A Ponzi Scheme Worthy Of Bernie Madoff
It is otherwise known as "Social Security". The most recent reports on its health came out yesterday and -- shock! -- the already-unsustainable-in-the-long-run program is getting worse. Medicare ain't looking too healthy either:
Specifically, the trustees' report predicts that the trust fund from which Social Security payments are made will be unable to pay retirees full benefits by 2037, four years earlier than forecast a year ago. In particular, the trustees single out the financial weakness of the part of the program that subsidizes disabled Americans, saying that fund will run out of money in 2020.The year 2037 sounds kind of far off but the problem is that it is a bogus factoid. The trust fund doesn't really exist. It is a collection of government bonds that will have to be redeemed by ... the U.S. government. It will literally be taking from one pocket and putting it into another. The real number that matters is the date that Social Security starts paying out more to retirees than it gets in payroll taxes. That date is coming up much sooner:
Only three times in the past 15 years have the trustees predicted that Social Security would run out of money sooner than previously expected. Last year, they forecast no change from the 2007 prediction, and in 2007, they predicted that the fund would last a year longer than they had previously thought.
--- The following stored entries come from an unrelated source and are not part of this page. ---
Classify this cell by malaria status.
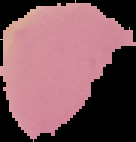
It is uninfected.

{
  "preparation": "thin blood smear",
  "image_size": "136×142 pixels",
  "image_type": "segmented cell region with the area outside set to black"
}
Yesterday's report also said the Social Security trust fund will begin to spend more money than it takes in through tax revenue in 2016, one year sooner than predicted a year ago.Read the whole story here.
Administration officials said that if Congress were to act immediately, the impending gap could be filled three ways: by raising workers' Social Security payroll taxes by 2 percentage points, from 12.4 percent to 14.4 percent; by reducing benefits by 13 percent; or a combination of the two approaches. The officials briefed reporters on the condition of anonymity on the technical aspects of the trustees' findings.
The Wall Street Journal reports that the administration has a spiffy way of addressing the cost problem with Medicare too:
The Obama administration has proposed several ways to control Medicare costs, including cutting payments to private insurers and allowing the government to negotiate drug prices with pharmaceutical companies.The negotiation line is liberalspeak for "impose price controls on drug companies". I mean, do you really think the administration is going to have a polite back-and-forth with the drug makers? Or do you think it is going say, "Accept the price caps we want or we'll do to you what we're doing to Detroit"? I think the latter.